I know this has probably been discussed a hundred times, but could you help me out any way? Please!. I need an elementary spiral math program that helps know how to teach it. I know about McRuffy, CLE, Signapore, and Horizon. Out of those I like Horizon but I need some guidance in the teacher guide and their guide doesn't give that. Math just comes easy to me, I just get it, but it doesn't come easy to one of my DS, so it is hard for me to teach. I need some help. Thanks ladies.
Hehe! I know! I looked at McRuffy again tonight and I like K and 1st but I don't much care for it after that. I would like something that can get us from 1st to 6th grade so we don't have holes and gaps.
mom24boys - We have used many Math curricula throughout our 21+ years of homeschooling. We use the BJU Press curriculum in our home. The Teacher Editions are "scripted" so that it makes it easy for us moms that don't know how to teach math (or any other subject). ~Belinda
Thanks! I'll check them out. And thanks for the word "scripted" I knew there was a word I was looking for, just couldn't find it!:roll:
What about 2nd don't you like? It does get heavier feeling, we fixed that by dropping the journal and day speed drill. We do the response book work because its good for mental math and Reagan likes it. We don't always do every step either, ESP if its something I know we have a good grasp on already. Ry is doing TT and loving it. She did McRuffy K and 1st and easily tested into TT 3...she could have even gone into TT 4, but I wanted her to have the confidence boost since she began to struggle with how fast McRuffy moved along. McRuffy is a good solid program but it does move fast (you could slow it down) and is very advanced.
I want to second checking out Saxon. We didn't start using it until 6th grade and we plan on keeping it for the long haul. I wish I didn't listen to the naysayers and used it from the beginning. I think it explains the concepts beautifully and the spiral review is awesome for ds.
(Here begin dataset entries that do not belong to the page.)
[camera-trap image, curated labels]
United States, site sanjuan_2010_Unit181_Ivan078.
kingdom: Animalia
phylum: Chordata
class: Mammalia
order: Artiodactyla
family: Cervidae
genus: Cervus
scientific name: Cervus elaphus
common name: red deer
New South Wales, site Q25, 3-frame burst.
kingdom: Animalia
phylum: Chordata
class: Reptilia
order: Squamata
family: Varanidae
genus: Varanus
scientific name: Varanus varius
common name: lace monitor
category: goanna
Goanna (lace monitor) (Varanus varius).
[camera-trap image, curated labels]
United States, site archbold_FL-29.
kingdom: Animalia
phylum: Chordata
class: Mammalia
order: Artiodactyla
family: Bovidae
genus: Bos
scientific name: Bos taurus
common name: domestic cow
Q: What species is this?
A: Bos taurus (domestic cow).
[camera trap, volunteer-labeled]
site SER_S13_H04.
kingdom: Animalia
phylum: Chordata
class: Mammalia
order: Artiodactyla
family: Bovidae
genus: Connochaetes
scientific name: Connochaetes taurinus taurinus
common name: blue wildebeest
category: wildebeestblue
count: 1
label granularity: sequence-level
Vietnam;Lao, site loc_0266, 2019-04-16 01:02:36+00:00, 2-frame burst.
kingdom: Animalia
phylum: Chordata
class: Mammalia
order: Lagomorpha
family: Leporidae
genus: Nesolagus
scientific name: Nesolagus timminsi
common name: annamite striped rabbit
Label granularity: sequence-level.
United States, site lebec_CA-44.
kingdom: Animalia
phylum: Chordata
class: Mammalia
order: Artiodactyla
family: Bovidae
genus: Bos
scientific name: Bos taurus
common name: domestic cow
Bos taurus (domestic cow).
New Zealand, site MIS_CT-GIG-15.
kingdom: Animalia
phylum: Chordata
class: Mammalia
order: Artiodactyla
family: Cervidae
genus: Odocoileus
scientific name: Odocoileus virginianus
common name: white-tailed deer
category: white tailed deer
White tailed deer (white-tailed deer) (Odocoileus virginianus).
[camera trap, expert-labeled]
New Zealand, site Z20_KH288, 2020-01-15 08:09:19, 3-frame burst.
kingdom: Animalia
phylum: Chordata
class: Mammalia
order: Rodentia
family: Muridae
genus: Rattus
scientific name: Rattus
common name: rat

I never knew he would love math this much, lol.
It depends. Before each lesson there's a "mental math" section. I love this because figuring things out in your head is a great skill to have. Then there's the lesson - just read through that together. Then there's about 10 practice problems on the new lesson. Then there's 30 problems that are a review of past lessons, with a few from the new lesson as well. It can take a lot of time if you let it. Ds and I zipped through the mental math and read the lesson. Then he did all the practice problems and most of the review. He uses a whiteboard for each problem. For some reason, the whiteboard makes it more fun. Since I'm there with him and I know what he has down pat, I mark off 12-20 (out of the 30) for him to do. Math takes 45 minutes now. Last year, we did 1/2 a lesson each day for 30 minutes (day 1 was up to the review, day 2 was the 30 review problems). Do it the way that works best.
I find that CLE is very thorough, and it's written to the student so you don't need a lot of scripting in the TM, although there are some hints and tips. ALL of the TMs now have reduced-size student pages with answers overprinted, just like the 1-3 always have. I've seen it turn math haters into ... well, math tolerators, if not math lovers.